Bug 741336 – [review] jk/libnm-cli-fixes: a few fixes for libnm and nmcli

After an evaluation, GNOME has moved from Bugzilla to GitLab. Learn more about GitLab.
No new issues can be reported in GNOME Bugzilla anymore.
To report an issue in a GNOME project, go to GNOME GitLab.
Do not go to GNOME Gitlab for: Bluefish, Doxygen, GnuCash, GStreamer, java-gnome, LDTP, NetworkManager, Tomboy.

Bug 741336 - [review] jk/libnm-cli-fixes: a few fixes for libnm and nmcli


Summary:	[review] jk/libnm-cli-fixes: a few fixes for libnm and nmcli


Status:	RESOLVED OBSOLETE

Product:	NetworkManager
Classification:	Platform
Component:	general
Version:	git master
Hardware:	Other Linux

Importance:	Normal normal
Target Milestone:	---
Assigned To:	NetworkManager maintainer(s)
QA Contact:	NetworkManager maintainer(s)

URL:
Whiteboard:

Depends on:
Blocks:	nm-patch

Reported:	2014-12-10 14:20 UTC by Jiri Klimes
Modified:	2020-11-12 14:26 UTC

See Also:
GNOME target:	---
GNOME version:	---

Description Jiri Klimes 2014-12-10 14:20:08 UTC

jk/libnm-cli-fixes branch contains a few fixes for libnm and nmcli, mainly for reporting errors.

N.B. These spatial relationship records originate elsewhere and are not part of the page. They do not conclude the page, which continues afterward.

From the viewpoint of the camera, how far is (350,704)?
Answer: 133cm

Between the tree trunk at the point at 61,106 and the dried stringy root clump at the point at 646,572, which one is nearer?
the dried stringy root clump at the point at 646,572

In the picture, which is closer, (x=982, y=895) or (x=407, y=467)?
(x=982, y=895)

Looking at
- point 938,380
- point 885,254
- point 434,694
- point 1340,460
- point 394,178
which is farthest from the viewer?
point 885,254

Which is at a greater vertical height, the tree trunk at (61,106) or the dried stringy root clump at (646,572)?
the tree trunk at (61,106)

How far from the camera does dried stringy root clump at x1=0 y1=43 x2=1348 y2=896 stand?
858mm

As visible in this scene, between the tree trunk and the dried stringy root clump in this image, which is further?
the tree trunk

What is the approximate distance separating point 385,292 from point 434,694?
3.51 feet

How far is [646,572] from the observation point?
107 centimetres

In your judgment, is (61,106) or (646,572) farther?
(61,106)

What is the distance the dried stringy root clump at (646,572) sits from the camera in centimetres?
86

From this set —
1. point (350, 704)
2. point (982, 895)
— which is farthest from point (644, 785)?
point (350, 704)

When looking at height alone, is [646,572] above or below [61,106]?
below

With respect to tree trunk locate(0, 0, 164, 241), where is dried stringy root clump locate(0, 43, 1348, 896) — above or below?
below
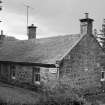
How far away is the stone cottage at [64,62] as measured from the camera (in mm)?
18609

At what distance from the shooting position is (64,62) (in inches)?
727

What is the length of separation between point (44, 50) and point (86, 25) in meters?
5.44

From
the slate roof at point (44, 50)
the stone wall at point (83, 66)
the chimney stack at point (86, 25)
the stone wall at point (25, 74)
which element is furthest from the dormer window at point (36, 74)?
the chimney stack at point (86, 25)

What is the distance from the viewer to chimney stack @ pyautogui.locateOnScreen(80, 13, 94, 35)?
20.8m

Comment 1 Lubomir Rintel 2014-12-10 16:37:49 UTC

+               /* Ensure that nm_device_get_state() will return the right value even if
+                * we haven't processed the corresponding PropertiesChanged yet.
+                */
+               priv->state = tmp->new_state;
+               
  ^^^^^ trailing whitespace

> cli: monitor device when activating connections to capture errors

+       if ((new_state == NM_DEVICE_STATE_FAILED || new_state == NM_DEVICE_STATE_DEACTIVATING))
+               nmc_activate_error = nmc_device_reason_to_string (reason);

What if the callback fires more than once? Do we leak the old reason string? How do we determine the better reason (secrets missing as opposed to none)?

Maybe we should just send the NM_DEVICE_STATE_REASON_NO_SECRETS reason for the transition from NM_DEVICE_STATE_FAILED to NM_DEVICE_STATE_DISCONNECTED and avoid the 100ms wait trickery altogether?

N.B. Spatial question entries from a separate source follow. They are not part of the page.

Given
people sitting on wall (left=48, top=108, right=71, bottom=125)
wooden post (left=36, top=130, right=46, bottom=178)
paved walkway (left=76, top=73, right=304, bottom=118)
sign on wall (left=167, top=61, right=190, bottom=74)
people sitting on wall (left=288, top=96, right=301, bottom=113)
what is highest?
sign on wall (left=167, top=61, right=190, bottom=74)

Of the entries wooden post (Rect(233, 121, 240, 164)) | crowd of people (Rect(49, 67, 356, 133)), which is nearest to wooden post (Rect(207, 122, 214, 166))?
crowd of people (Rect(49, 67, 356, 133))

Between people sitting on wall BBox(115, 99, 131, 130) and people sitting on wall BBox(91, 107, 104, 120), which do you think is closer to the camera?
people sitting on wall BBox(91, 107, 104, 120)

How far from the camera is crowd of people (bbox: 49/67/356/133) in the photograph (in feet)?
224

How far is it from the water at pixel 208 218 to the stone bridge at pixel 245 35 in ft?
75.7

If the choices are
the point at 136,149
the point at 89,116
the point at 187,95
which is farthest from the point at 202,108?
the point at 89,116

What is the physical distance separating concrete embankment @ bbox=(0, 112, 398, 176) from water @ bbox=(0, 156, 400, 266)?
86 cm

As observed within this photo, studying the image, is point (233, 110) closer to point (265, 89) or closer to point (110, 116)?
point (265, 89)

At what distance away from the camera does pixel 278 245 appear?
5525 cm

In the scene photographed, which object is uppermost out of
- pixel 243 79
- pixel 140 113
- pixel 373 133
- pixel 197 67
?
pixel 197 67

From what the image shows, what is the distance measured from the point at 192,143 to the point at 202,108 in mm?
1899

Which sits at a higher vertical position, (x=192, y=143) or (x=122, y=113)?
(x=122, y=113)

Comment 2 Dan Williams 2014-12-10 23:34:37 UTC

> cli: return empty secrets instead of unregistering the agent

Just curious, why return empty secrets instead of the NM_SECRET_AGENT_ERROR_NO_SECRETS error?  I think NM handles that error OK already by going to the  next agent.


> libnm: emit all NMDevice::state-changed signals

Does emit_state_changed() really need the 'data' argument?  I think 'data' will always be in the queue, no? (though I coudl be wrong).  It looks to me like we can just keep adding the events to the end of the reload queue, and then when the reload is done just emit them all.

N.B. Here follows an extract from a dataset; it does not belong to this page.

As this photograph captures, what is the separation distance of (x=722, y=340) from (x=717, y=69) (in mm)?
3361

> cli: monitor device when activating connections to capture errors

Yeah, the idle is a kinda icky.

Maybe nmc_activate_connection() could pass a data struct/closure to store_device_state_cb() and active_connection_state_cb().  store_device_state_cb() would store the reason code into the struct/closure, and call a completion function.  active_connection_state_cb() would also call that completion function.  The completion function would wait for both calls to be done (or just active_connection_state_cb() in the case of a VPN) and then print the message when they had both completed, using the device reason it received earlier.  Would that be cleaner?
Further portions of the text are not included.